# Using the Debater services for analysing and finding insights in the Austin Survey dataset 
In this tutorial we will use a community survey conducted in the city of Austin in the years 2016 and 2017 (https://data.world/cityofaustin/mf9f-kvkk). In this survey, the citizens of Austin where asked "If there was ONE thing you could share with the Mayor regarding the City of Austin (any comment, suggestion, etc.), what would it be?". We will analyse their open-ended answers in few different ways.

This tutorial will demonstrate how to use the *Argument Quality* service, the *Key Point Analysis (KPA)* service, the *Term Wikifier* service and the *Term Relater* service. It will also demonstrate how they can be combined into a powerful text analysis mechanism.

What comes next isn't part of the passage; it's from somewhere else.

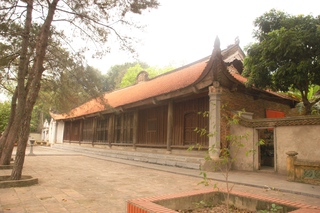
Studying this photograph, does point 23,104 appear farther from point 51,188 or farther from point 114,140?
point 114,140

## 1. Run Key Point Analysis (KPA) on 1000 randomly selected sentences from 2016 survey

### 1.1 Read random sample of 1000 sentences from 2016 comments
We will first read the attached csv file into the 'sentences' parameter. The dataset_austin_sentences.csv file has the Austin survey dataset, after sentences spliting. Each row in the csv is one sentence and a sentence have the following attributes: ['id', 'text', 'district','year']

In [1]:
import csv
import random


with open('./dataset_austin_sentences.csv') as csv_file:
    reader = csv.DictReader(csv_file)
    sentences = list(reader)

Lets have a look at the sentences at hand:

In [2]:
print('There are %d sentences in the dataset' % len(sentences))
print('Each sentence is a dictionary with the following keys: %s' % str(sentences[0].keys()))

There are 6274 sentences in the dataset
Each sentence is a dictionary with the following keys: dict_keys(['id', 'text', 'district', 'year'])


Lets select only the sentences from the 2016 survey and randomly sample 1000 out of them. The KPA service is able to run over hundreds of thousands of sentences, however since the computation is heavy in resources (particularly GPUs) the trial version is limited to 1000 sentences. Using a random.seed(0) is important since we already prepared a hot-cache over these sentences for a quicker KPA run.

In [3]:
sentences_2016 = [sentence for sentence in sentences if sentence['year'] == '2016']
print('There are %d sentences in the 2016 survey' % len(sentences_2016))
random.seed(0)
random_sample_sentences_2016 = random.sample(sentences_2016, 1000)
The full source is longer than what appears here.